● **PAGE TEXT**:
Key Takeaways
For students to actively and effectively use technology as a core component of learning, schools, and systems must:
Establish a vision for instruction that ensures every student has opportunities to use technology for critical analysis, creativity, and problem-solving.
Encourage students’ agency as active technology users, and support them to make choices to build skills for self-direction.
Consider and plan for emerging technologies by bringing stakeholders to the table and piloting new tools.
What is the problem?
Even though access to technology is increasing, the way students use technology varies greatly. Some students use technology actively to deepen their learning through critical analysis, creatively demonstrate understanding, and engage in real-world exploration. Others primarily use technology in passive ways, consuming digital content often for lower-level learning purposes such as test preparation and basic skills practice. This challenge is commonly referred to as one of creation versus consumption.
This disparity in how students are using technology falls along predictable demographic lines. Students of color, those learning English, and those enrolled in remedial courses receive fewer opportunities to use technology in powerful and creative ways than their peers, furthering inequalities.
“The digital use divide stands between students who have opportunities to engage actively with technology as part of their educational experiences and those who don’t. All learners deserve an education designed around the active use of technology rather than the passive technology uses they report being offered most frequently in school.” - 2024 National Education Technology Plan
Why is it important?
Active use of technology is not just a way to increase engagement in the classroom, but most importantly it supports deeper learning and the transfer of new knowledge. Active use of technology also prepares students to learn with new tools, better preparing them to navigate rapid advances in and the growing influence of new technologies – such as artificial intelligence (AI) – in our broader lives. This is critical for supporting equity, and school and system leaders need to ensure active use is a core part of learning so all students develop the knowledge, skills, and capacities to become expert learners.
The research says…
Technology creates opportunities to actively engage students in the learning process, the importance of which is supported by decades of learning sciences research.
Technology can be used to provide multiple means of engagement, representation, action, and expression within learning experiences, which benefits all students.
Students from low-income and predominantly minority communities experience vastly different realities with technology compared to their peers. Rather than using technology to create, design, build, explore, and collaborate, they predominantly engage in content acquisition, test preparation, and other passive uses.
How: Solution
Before meaningfully tackling disparities in digital use, students must have equitable and consistent access to powerful devices and high-speed internet. While recent years have seen a major uptick in student access, the gap that the National Education Technology Plan (NETP) refers to as the digital access divide has yet to be fully closed. To learn more about what school leaders can do to ensure that every student has access to the tools they need to become expert learners, see TLA’s Problem of Practice.
All students benefit from actively using technology rather than passively consuming it, and leaders play a critical role in making these opportunities a reality. Below are three ways leaders can ensure all students can use technology to create, collaborate, and explore.

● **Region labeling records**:
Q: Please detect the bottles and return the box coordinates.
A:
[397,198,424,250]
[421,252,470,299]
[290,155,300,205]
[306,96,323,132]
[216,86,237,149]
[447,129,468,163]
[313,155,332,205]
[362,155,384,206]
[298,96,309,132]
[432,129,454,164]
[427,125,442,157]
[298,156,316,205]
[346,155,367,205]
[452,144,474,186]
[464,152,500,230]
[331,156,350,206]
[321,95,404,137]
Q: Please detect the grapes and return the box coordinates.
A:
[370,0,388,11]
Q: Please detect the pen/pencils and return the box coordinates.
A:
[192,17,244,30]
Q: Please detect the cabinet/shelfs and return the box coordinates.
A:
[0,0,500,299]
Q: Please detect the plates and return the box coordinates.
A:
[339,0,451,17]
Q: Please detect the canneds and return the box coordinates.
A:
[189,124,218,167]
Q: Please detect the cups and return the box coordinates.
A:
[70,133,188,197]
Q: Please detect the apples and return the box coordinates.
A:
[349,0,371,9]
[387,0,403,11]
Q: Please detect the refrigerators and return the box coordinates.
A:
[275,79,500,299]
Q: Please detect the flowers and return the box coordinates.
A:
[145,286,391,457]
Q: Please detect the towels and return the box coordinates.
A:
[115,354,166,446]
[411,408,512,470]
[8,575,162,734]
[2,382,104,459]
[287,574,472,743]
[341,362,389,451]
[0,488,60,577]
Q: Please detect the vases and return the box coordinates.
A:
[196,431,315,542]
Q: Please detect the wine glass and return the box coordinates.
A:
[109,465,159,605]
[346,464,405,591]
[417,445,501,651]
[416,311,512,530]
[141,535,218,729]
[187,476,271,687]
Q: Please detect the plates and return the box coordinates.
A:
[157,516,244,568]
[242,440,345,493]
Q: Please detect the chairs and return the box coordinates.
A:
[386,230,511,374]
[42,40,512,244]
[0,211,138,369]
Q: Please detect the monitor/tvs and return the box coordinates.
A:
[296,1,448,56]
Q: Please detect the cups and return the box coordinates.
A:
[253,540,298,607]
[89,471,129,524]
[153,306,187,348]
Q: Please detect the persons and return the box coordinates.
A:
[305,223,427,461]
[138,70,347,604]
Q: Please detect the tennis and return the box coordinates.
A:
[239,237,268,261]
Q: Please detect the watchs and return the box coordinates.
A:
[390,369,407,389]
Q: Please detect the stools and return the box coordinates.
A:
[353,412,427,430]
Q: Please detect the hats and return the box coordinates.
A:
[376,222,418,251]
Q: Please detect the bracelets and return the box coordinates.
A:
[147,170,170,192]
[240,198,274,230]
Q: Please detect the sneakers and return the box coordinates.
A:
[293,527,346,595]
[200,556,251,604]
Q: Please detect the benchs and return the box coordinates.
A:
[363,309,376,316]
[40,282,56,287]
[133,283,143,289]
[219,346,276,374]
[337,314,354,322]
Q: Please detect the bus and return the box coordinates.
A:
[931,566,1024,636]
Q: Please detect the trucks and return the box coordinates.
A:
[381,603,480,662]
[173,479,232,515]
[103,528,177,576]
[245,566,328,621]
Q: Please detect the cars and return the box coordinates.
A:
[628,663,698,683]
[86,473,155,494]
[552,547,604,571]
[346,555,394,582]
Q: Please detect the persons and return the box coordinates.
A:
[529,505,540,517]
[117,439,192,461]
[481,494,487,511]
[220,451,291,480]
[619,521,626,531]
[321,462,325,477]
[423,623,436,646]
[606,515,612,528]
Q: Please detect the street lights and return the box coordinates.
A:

● **WHAT YOU NEED TO DO**:
• a. In the page text, what is the challenge of active versus passive technology use commonly called?
• b. Output the rows verbatim, covering the stretch from the line containing "Q: Please detect the bracelets" through the final row, both included.

● **SOLUTIONS TO THE EXERCISE**:
• a. It is commonly called one of creation versus consumption.

• b.
Q: Please detect the bracelets and return the box coordinates.
A:
[147,170,170,192]
[240,198,274,230]
Q: Please detect the sneakers and return the box coordinates.
A:
[293,527,346,595]
[200,556,251,604]
Q: Please detect the benchs and return the box coordinates.
A:
[363,309,376,316]
[40,282,56,287]
[133,283,143,289]
[219,346,276,374]
[337,314,354,322]
Q: Please detect the bus and return the box coordinates.
A:
[931,566,1024,636]
Q: Please detect the trucks and return the box coordinates.
A:
[381,603,480,662]
[173,479,232,515]
[103,528,177,576]
[245,566,328,621]
Q: Please detect the cars and return the box coordinates.
A:
[628,663,698,683]
[86,473,155,494]
[552,547,604,571]
[346,555,394,582]
Q: Please detect the persons and return the box coordinates.
A:
[529,505,540,517]
[117,439,192,461]
[481,494,487,511]
[220,451,291,480]
[619,521,626,531]
[321,462,325,477]
[423,623,436,646]
[606,515,612,528]
Q: Please detect the street lights and return the box coordinates.
A:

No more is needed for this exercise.